The Hottest Stock Markets Lead to the Biggest Losses


Olde Hornet

Well-Known Member
https://www.nytimes.com/2026/07/03/business/stocks-investing-markets.html

WorldCom, Lucent Technologies, Wachovia and Rivian Automotive: These companies are members of a dubious group, the worst stock market investments of the last century.

That lowly status is documented in a long-running study that has gotten far more attention for its depiction of the century’s best stocks. But it suggests that the most dangerous times for investors are when the market is high — and we may be in such a time right now.

The study, by Hendrik Bessembinder, a finance professor at Arizona State University, shows that most of the biggest losers since 1926 were tech companies.

They included stocks that boomed during the dot-com era and in the halcyon days just before the financial crisis that began in 2007 — and many crashed when those boom cycles ended.
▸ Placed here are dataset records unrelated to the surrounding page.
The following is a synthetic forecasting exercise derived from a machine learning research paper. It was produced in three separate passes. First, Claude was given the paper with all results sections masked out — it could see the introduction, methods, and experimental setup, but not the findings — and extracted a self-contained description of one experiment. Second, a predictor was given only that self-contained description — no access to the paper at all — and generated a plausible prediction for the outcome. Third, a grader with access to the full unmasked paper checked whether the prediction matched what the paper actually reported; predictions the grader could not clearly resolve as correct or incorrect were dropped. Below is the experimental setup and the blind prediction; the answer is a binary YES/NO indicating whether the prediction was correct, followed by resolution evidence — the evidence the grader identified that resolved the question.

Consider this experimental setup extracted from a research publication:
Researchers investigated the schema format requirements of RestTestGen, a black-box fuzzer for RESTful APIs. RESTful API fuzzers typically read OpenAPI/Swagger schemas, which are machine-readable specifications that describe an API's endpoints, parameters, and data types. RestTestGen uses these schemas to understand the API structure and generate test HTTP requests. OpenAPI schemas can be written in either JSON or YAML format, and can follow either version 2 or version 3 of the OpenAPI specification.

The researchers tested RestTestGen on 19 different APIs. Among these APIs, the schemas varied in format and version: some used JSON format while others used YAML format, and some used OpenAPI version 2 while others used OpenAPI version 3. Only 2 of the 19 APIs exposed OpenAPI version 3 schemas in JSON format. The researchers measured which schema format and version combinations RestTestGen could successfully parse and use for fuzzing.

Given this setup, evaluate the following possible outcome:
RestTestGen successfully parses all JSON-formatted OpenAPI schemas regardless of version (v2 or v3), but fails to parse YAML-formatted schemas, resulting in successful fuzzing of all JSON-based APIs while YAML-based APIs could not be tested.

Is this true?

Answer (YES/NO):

WorldCom and Lucent Technologies were dot-com telecommunications giants. There were banks, too: Wachovia was on the verge of collapse when it was acquired by a competitor, Wells Fargo, in 2008.

Two of the worst companies began trading on U.S. public markets only in this decade.

Both are electric car firms whose share prices at their initial public offerings were remarkably high. Their exorbitant prices reflected investor enthusiasm at the time for the budding industry, but set up shareholders for steep losses. One was VinFast Auto, a Vietnamese company that trades on the Nasdaq. The other was Rivian, which generated shareholder losses of $85.8 billion from its I.P.O. in November 2021 through this past December, according to Professor Bessembinder’s calculations.

Rivian jumped out at me as particularly noteworthy because its chief executive, Robert J. Scaringe, was paid more than $402 million in 2025, as I reported last month. That put him fifth in a ranking of the most highly compensated chief executives at publicly traded companies in the United States. Rivian may well have a great future, but the company is still unprofitable, and long-term shareholders have taken a pounding.

I’ve mentioned just a few of the firms with poor stock market performance. The companies at the bottom of the heap all had different characteristics. What they had in common was that their bad share performance occurred after their stocks were hot. First, they attracted enormous amounts of investor cash. Then the value of the shares evaporated.